Ausreichend breit: In jeder Rinderherde besteht eine strenge Hierarchie. Das bedeutet, dass es ranghohe und rangniedrige Kühe gibt, Kühe, zwischen denen sich Freundschaften entwickeln, aber auch Kühe, die sich lieber aus dem Weg gehen. Engstellen und Sackgassen sind daher besonders für rangniedrige Kühe Risikoorte, die sie nur ungern aufsuchen, weil sie dort den ranghöheren Kühen nicht ausweichen können. In Neubauten werden für Fressgänge mindestens 4 m und für Lauf- und Übergänge mindestens 3 m Breite empfohlen. Auch in Altbauten kann es sich bewähren, die Übergänge zum Fressgang zu verbreitern, weil dadurch die Futteraufnahme und somit Milchleistung und Tiergesundheit gesteigert werden können.

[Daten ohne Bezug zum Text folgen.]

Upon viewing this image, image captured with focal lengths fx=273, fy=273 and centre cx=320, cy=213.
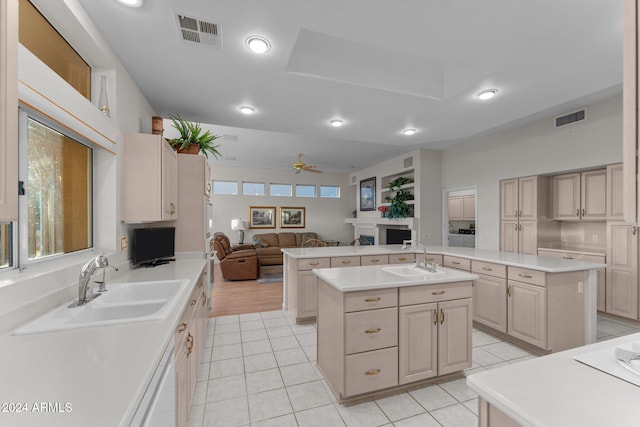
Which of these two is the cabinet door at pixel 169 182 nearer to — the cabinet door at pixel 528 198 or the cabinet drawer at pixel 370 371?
the cabinet drawer at pixel 370 371

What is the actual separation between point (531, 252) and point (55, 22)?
612cm

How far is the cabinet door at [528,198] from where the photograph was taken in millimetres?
4406

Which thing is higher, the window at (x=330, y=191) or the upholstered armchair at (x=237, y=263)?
the window at (x=330, y=191)

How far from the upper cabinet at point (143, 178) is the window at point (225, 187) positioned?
5982 mm

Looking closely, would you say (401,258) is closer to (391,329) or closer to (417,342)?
(417,342)

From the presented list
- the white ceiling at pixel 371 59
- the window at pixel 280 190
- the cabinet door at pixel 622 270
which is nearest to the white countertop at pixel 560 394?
the white ceiling at pixel 371 59

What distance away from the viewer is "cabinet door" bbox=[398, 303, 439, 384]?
2104 mm

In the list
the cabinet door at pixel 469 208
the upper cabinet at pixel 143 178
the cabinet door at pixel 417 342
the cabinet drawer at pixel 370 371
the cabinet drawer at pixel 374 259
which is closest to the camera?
the cabinet drawer at pixel 370 371

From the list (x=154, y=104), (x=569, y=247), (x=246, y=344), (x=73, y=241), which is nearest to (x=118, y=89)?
(x=154, y=104)

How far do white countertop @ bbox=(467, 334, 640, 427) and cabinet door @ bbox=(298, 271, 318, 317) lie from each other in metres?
2.86

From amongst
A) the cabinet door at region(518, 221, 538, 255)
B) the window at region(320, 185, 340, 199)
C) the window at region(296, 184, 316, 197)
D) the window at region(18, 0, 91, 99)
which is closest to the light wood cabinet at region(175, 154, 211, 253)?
the window at region(18, 0, 91, 99)

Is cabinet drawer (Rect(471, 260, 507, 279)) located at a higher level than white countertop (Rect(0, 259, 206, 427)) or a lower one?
lower

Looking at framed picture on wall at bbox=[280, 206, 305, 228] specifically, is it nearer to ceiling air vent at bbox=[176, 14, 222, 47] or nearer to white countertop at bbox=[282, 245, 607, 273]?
white countertop at bbox=[282, 245, 607, 273]

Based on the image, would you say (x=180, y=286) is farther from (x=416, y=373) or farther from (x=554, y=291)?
(x=554, y=291)
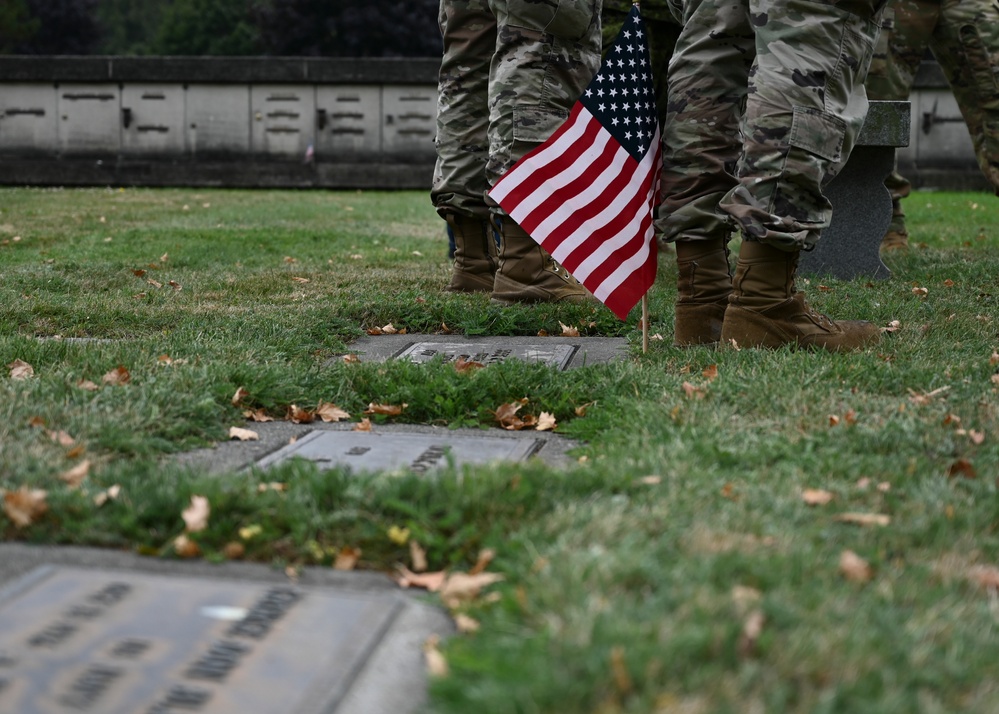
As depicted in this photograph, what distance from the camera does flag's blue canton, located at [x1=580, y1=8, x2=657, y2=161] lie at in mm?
3254

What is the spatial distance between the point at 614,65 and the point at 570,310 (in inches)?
46.7

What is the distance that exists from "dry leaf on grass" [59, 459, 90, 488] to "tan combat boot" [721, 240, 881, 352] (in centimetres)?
192

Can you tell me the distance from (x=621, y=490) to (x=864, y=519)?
1.38ft

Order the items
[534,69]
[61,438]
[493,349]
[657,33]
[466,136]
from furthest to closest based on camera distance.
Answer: [657,33] → [466,136] → [534,69] → [493,349] → [61,438]

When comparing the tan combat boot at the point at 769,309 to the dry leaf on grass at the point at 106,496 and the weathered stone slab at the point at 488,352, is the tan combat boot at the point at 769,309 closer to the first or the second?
the weathered stone slab at the point at 488,352

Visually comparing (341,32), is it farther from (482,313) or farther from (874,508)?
(874,508)

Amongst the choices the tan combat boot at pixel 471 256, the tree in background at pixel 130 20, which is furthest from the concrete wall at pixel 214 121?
the tree in background at pixel 130 20

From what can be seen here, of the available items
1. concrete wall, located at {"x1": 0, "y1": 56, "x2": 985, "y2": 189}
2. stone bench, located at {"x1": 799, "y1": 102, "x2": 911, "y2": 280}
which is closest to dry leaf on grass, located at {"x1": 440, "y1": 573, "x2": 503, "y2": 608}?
stone bench, located at {"x1": 799, "y1": 102, "x2": 911, "y2": 280}

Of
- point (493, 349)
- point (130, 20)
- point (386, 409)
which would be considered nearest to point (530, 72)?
point (493, 349)

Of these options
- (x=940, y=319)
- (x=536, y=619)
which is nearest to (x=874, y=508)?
(x=536, y=619)

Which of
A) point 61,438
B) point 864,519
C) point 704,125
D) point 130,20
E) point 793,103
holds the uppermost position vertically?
point 793,103

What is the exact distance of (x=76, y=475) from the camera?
2045mm

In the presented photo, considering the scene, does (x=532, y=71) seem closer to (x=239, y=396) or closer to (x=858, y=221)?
(x=239, y=396)

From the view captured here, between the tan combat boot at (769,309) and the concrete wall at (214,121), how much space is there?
15.1 metres
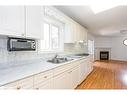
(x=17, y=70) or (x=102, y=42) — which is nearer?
(x=17, y=70)

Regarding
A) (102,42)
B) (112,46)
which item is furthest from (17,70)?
(112,46)

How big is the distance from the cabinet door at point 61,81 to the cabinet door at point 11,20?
1.09 m

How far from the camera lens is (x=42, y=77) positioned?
6.36ft

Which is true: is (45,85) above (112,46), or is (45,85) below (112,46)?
below

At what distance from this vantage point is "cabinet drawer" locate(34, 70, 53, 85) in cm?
178

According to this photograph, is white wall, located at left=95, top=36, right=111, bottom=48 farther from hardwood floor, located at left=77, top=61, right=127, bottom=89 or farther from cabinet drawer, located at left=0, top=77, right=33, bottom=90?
cabinet drawer, located at left=0, top=77, right=33, bottom=90

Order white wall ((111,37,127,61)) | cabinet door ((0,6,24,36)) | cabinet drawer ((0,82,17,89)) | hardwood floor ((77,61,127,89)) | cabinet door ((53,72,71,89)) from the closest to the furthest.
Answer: cabinet drawer ((0,82,17,89)), cabinet door ((0,6,24,36)), cabinet door ((53,72,71,89)), hardwood floor ((77,61,127,89)), white wall ((111,37,127,61))

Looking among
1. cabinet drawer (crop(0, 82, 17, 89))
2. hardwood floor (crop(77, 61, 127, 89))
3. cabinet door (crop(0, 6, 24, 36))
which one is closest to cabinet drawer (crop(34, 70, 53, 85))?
cabinet drawer (crop(0, 82, 17, 89))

Probleme mit Klauen und Gelenken zählen zu den häufigsten Abgangsursachen in unseren Rinderställen. Deshalb macht es sich auf jeden Fall bezahlt, die oben angeführten Punkte im eigenen Laufstall zu beherzigen. Eine entscheidende Rolle kommt aber auch der frühzeitigen Erkennung von Lahmheiten und der konsequenten Klauenpflege zu. Nicht erst wenn eine Gliedmaße entlastet wird, sondern bereits wenn die Kuh im Laufen oder Stehen einen leicht gekrümmten Rücken zeigt, muss das Tier im Klauenpflegestand kontrolliert werden. Bereits eine leichte, kaum sichtbare Lahmheit kostet erwiesenermaßen Futteraufnahme und erhöht somit das Risiko für Stoffwechsel- und Fruchtbarkeitsprobleme.